To do:
Return, exactly as written, all lines from the line containing "class: Mammalia" to the end of the entries below, with both ends included.

The data:
+===+
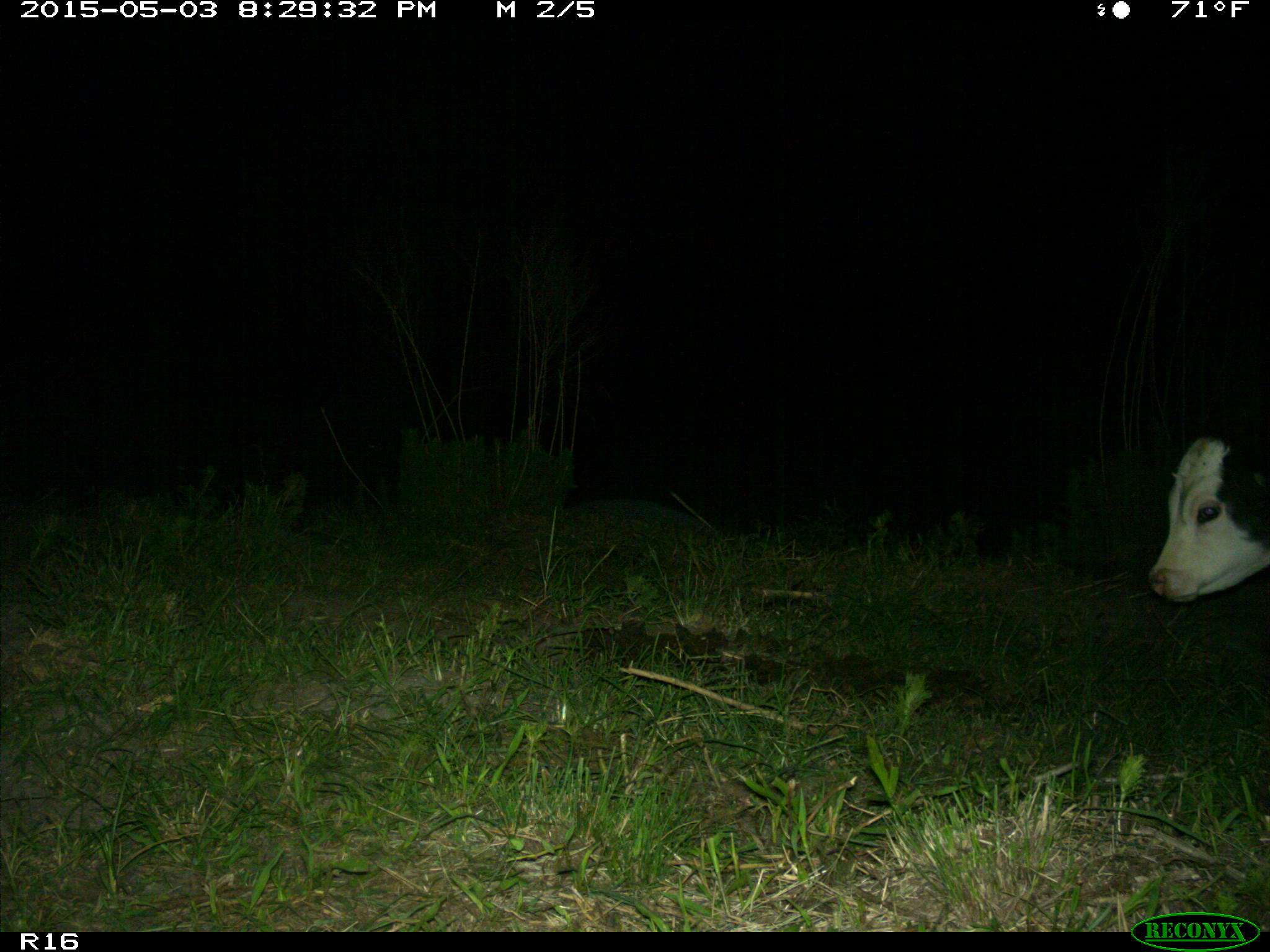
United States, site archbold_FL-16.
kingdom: Animalia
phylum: Chordata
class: Mammalia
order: Artiodactyla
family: Bovidae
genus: Bos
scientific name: Bos taurus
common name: domestic cow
+===+
Written solution:
class: Mammalia
order: Artiodactyla
family: Bovidae
genus: Bos
scientific name: Bos taurus
common name: domestic cow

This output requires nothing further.